Zhivka D. Stoykova 1 , Lilia I. Ivanova 2  and Tatina T. Todorova 3
  • 1 Department of Microbiology and Virology, Medical University of Varna, Department of Clinical Virology, St. Marina University Hospital, Varna, Bulgaria
  • 2 Laboratory of Virology, St. Marina University Hospital, Varna, Bulgaria
  • 3 Department of Preclinical and Clinical Sciences, Faculty of Pharmacy, Medical University of Varna, Varna, Bulgaria

Abstract

Background: Human cytomegalovirus is a ubiquitous, large enveloped DNA β-herpesvirus that, like other herpesviruses, establishes lifelong latency following primary infection. It is the most frequent cause of congenital, neonatal and early postnatal infections with long lasting sequelae.

Aim: The aim of the present study was to assess the prevalence of cytomegalovirus among a cohort of newborns and 1-3-month-old children with neurological symptoms, physical retardation, prolonged jaundice, thrombocytopenic purpura and other disabilities.

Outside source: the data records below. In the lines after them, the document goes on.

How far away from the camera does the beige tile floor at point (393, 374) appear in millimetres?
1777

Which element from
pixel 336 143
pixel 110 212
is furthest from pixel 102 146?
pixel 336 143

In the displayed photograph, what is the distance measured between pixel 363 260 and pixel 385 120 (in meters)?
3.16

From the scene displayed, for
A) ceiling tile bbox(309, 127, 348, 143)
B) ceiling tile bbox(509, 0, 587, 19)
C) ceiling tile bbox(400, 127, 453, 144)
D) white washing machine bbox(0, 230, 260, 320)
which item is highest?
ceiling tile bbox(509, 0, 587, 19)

Materials and methods: The study was a retrospective cross-sectional analysis of serological screening data for detection of specific anti-cytomegalovirus IgM and IgG in children from Northeastern Bulgaria.

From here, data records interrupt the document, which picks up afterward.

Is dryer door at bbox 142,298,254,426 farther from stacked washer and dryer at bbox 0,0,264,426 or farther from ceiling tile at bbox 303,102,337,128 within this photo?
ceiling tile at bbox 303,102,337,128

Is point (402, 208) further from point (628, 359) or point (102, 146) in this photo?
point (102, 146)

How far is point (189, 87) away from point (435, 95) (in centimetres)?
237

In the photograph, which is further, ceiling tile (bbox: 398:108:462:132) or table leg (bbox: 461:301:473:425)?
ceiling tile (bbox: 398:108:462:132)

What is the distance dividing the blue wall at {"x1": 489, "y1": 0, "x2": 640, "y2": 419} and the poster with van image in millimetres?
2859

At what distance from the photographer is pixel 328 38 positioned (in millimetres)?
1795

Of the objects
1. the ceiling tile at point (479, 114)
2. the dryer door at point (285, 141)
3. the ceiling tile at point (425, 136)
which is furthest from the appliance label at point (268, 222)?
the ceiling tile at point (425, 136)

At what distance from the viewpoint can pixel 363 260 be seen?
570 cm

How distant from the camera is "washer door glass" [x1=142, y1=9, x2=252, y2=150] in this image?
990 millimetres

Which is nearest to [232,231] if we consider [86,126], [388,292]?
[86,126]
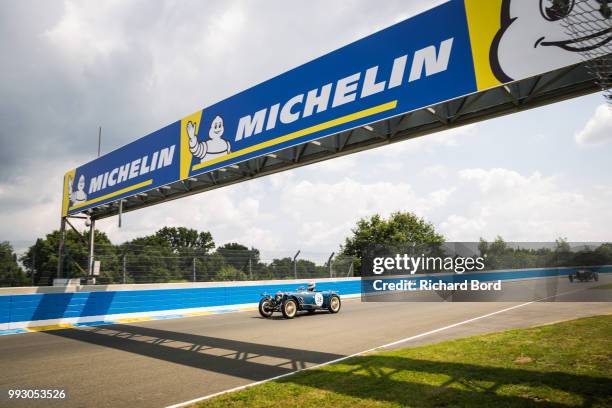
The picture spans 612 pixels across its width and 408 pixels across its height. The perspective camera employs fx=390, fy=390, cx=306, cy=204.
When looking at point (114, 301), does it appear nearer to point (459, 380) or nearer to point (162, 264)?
point (162, 264)

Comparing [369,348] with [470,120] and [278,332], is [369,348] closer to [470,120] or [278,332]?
[278,332]

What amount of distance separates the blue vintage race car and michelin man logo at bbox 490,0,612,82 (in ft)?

Results: Between 2003 and 2015, average prevalences of 18.8% (95% CI: 15.4 to 22.2) for anti-CMV IgM antibodies (suggesting acute infection) and 84.7% (95% CI: 81.6 to 87.8) for anti-CMV IgG antibodies were measured in a total number of 517 samples. The prevalence rate of anti-CMV IgM in 1-3-month-old children was 4-fold higher than that in newborns [25.8% (95% CI: 21.1 to 30.5) and 6.4% (95% CI: 2.9 to 9.9, respectively]. In contrast, no significant difference was found for anti- CMV IgG positivity between newborns and 1-3-month-old infants (84% and 85%, respectively).

Conclusions: The data obtained strongly encourage screening of pregnant women for anti-CMV IgG and IgM to avoid transmission of the infection and severe complications of congenital infection.